If slower summer days permit, it’s a good idea to take a hard look at existing security infrastructure and see how it measures up against new threats such as ransomware — WannaCry, anyone? — machine learning-based social engineering and hacktivism efforts. In effect, this task comes down to reading up on new attack vectors and their potential impact.
Dig Into Alerts
Users don’t pay attention to security alerts, and the same goes for IT security professionals. As noted by Phys, users ignore security alerts up to 90 percent of the time, often because they’re attempting to complete multiple tasks at once.
Despite their job description, security experts are at increased risk, since many alerts are effectively false positives and staff members can’t spare the time investigating every single one. If the solstice permits, it’s a great time to tackle the task of determining which alerts are actually useful and which need to be scaled back to avoid the problem of oversaturation.
Next on the list of security tasks for this year’s longest day is routers. Compromising a router allows access not just to a single computer, but often an entire network, making it difficult for IT professionals to track down and eliminate all sources of infection and mitigate total damage.
But despite the risks, many companies don’t bother to change stock passwords and login credentials when they roll out new routers. For cybercriminals, this is almost too easy — they can simply use “admin” as the username, visit a site that collects default router passwords to gain entry, and wreak havoc. Security professionals can virtually eliminate this problem by updating all router usernames and passwords.
Handle the Human Factor
While technical safeguards may be circumvented by attackers to gain network access, employees remain a weak point in the cybersecurity equation. According to a study by the School of Comupter Science and Informatics at De Montfort University, half of all analyzed breaches had “human error at their core.”
If security professionals find themselves with a few extra hours this June, take the time to examine staff behavior. Are they clicking on malicious links or opening unknown email attachments? Do current security policies do enough to address these practices? Do staff members have enough knowledge to steer clear of potential risks?
Update Old Software
Windows 7 was a significant avenue of attack for the recent WannaCry ransomware. Although Microsoft released a patch for the OS vulnerability months before the attack, not all businesses applied the security upgrade, leaving networks vulnerable. Some computers running Windows XP were also compromised, but since Microsoft no longer actively supports this OS, IT professionals were on the hook to pay for updates and ensure they were properly implemented.
The takeaway? It’s a good time of year to take a hard look at legacy software and platforms to determine if they’re properly updated or under threat. What may seem like a small patch or minor problem could lead to major compromises down the line. It’s better to take action than to sit back and hope for the best.

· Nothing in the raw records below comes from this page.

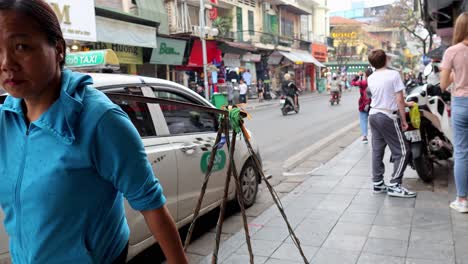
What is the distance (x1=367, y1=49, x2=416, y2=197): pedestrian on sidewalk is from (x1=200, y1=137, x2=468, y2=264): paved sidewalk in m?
0.32

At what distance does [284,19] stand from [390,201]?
122 feet

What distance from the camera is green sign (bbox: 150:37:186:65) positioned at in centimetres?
2178

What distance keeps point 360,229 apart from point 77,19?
13.1m

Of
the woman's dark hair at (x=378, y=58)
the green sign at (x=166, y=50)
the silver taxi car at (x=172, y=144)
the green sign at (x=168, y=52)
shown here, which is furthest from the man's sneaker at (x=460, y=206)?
the green sign at (x=166, y=50)

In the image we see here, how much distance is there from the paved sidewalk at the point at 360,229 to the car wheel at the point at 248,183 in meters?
0.33

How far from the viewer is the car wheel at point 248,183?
5113 mm

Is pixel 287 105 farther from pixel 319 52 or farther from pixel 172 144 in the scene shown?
pixel 319 52

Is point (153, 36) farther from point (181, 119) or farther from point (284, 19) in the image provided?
point (284, 19)

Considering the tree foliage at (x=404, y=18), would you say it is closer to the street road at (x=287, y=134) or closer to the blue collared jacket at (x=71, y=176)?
the street road at (x=287, y=134)

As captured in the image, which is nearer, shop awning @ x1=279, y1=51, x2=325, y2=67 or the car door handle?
the car door handle

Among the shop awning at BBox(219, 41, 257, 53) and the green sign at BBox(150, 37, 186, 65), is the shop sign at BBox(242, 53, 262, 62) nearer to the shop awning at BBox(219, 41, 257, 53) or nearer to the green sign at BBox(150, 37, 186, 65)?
the shop awning at BBox(219, 41, 257, 53)

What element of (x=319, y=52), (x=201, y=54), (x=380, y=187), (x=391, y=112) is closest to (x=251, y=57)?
(x=201, y=54)

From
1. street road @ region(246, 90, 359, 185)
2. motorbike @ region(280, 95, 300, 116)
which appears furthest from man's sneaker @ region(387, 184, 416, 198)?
motorbike @ region(280, 95, 300, 116)

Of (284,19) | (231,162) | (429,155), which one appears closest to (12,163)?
(231,162)
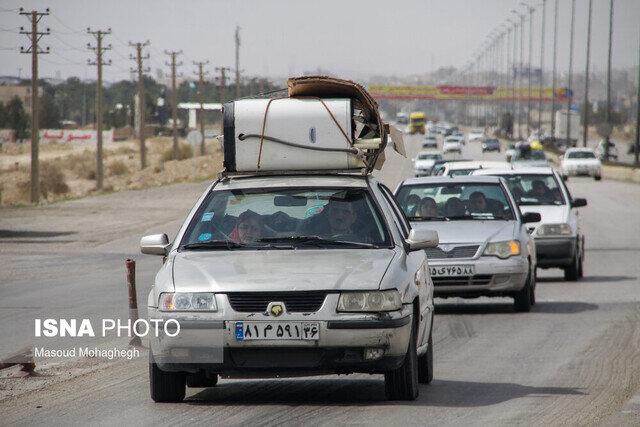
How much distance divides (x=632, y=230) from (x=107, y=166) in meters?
65.2

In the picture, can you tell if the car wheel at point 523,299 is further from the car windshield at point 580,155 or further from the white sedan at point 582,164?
the car windshield at point 580,155

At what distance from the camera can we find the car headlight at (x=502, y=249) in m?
13.4

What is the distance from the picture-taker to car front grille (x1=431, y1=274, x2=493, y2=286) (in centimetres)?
1327

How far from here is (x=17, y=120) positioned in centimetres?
14650

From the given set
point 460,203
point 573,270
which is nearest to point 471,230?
point 460,203

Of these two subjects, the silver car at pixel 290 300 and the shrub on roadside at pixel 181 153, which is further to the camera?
the shrub on roadside at pixel 181 153

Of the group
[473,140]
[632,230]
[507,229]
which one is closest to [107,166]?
[473,140]

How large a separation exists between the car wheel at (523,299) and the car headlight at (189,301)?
739 centimetres

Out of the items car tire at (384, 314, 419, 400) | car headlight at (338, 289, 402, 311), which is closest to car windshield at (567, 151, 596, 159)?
car tire at (384, 314, 419, 400)

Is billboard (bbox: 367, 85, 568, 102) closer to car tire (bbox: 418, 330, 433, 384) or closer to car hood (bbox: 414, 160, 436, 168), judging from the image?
car hood (bbox: 414, 160, 436, 168)

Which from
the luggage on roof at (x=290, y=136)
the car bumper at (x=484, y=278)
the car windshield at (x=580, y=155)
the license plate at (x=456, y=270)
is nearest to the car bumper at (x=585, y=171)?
the car windshield at (x=580, y=155)

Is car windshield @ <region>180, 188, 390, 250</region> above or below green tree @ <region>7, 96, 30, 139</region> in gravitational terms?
above

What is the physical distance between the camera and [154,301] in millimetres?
7043

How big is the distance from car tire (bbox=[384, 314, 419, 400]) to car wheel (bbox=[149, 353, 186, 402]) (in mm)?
1382
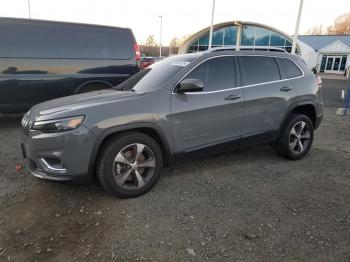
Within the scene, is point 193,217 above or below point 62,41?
below

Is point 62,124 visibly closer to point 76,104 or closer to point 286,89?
point 76,104

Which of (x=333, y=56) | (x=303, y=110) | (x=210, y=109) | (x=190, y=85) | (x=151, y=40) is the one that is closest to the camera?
(x=190, y=85)

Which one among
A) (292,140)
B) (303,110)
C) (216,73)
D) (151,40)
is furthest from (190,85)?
(151,40)

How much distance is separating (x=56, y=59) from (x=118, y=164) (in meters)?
4.19

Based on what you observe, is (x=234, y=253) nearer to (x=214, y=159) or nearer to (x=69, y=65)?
(x=214, y=159)

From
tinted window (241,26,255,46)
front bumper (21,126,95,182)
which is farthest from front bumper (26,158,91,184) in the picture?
tinted window (241,26,255,46)

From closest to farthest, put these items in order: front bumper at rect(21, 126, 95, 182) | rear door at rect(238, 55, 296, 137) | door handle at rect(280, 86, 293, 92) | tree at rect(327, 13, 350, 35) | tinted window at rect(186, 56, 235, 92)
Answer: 1. front bumper at rect(21, 126, 95, 182)
2. tinted window at rect(186, 56, 235, 92)
3. rear door at rect(238, 55, 296, 137)
4. door handle at rect(280, 86, 293, 92)
5. tree at rect(327, 13, 350, 35)

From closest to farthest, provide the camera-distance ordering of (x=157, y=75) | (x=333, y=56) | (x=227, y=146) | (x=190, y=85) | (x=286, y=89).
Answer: (x=190, y=85) → (x=157, y=75) → (x=227, y=146) → (x=286, y=89) → (x=333, y=56)

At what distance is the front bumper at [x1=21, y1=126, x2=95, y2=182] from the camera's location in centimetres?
302

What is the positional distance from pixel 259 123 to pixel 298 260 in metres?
2.21

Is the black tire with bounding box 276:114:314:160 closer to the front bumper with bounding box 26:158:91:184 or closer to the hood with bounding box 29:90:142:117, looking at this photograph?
the hood with bounding box 29:90:142:117

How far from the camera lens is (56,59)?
6449 millimetres

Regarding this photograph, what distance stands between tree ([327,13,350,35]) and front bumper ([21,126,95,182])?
274 ft

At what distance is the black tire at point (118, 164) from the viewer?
10.5 ft
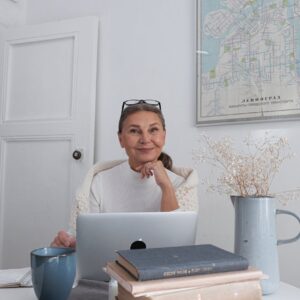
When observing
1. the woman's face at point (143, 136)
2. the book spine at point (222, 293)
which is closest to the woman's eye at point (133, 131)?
the woman's face at point (143, 136)

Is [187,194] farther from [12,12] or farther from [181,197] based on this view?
[12,12]

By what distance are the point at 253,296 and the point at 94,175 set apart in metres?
1.00

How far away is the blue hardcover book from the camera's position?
0.60 metres

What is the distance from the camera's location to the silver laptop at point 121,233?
2.64 feet

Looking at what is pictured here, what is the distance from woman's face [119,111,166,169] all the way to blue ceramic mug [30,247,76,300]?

Got most of these critical security tasks locked up? Considering new technology to future-proof your defenses? It’s worth taking some time to investigate new avenues such as cognitive security, which looks to improve intelligence analysis, predictive maintenance and risk management using new tools that can actively make connections between security events, existing frameworks and available resources to empower new responses.
Evaluate Current Models
Sometimes it’s best to start from square one. For many companies, months or years of technological improvements, innovations and adoptions have created a security landscape more Frankenstein’s Monster than unified intelligence. This leads to scenarios in which IT security professionals are desperately trying to keep up with new threats even as they walk the tightrope of keeping current systems online and operational.
Instead, security teams should consider an outside assessment. Find a trusted security partner and let it examine your network infrastructure, then suggest security transformation strategies that both integrate across legacy systems and defend against emerging threats.
Take a Breather From Security Tasks
It’s a novel idea, but what about taking some time to rest, refocus and then reimagine organizational security? Think of it like this: There are always security tasks that need attention that could help boost the bottom line or reduce total risk. But even CISOs need a break occasionally to get away from servers, routers and user requests and see things from a different perspective. The result is increased focus, decreased stress and improved ability to focus on the problems at hand.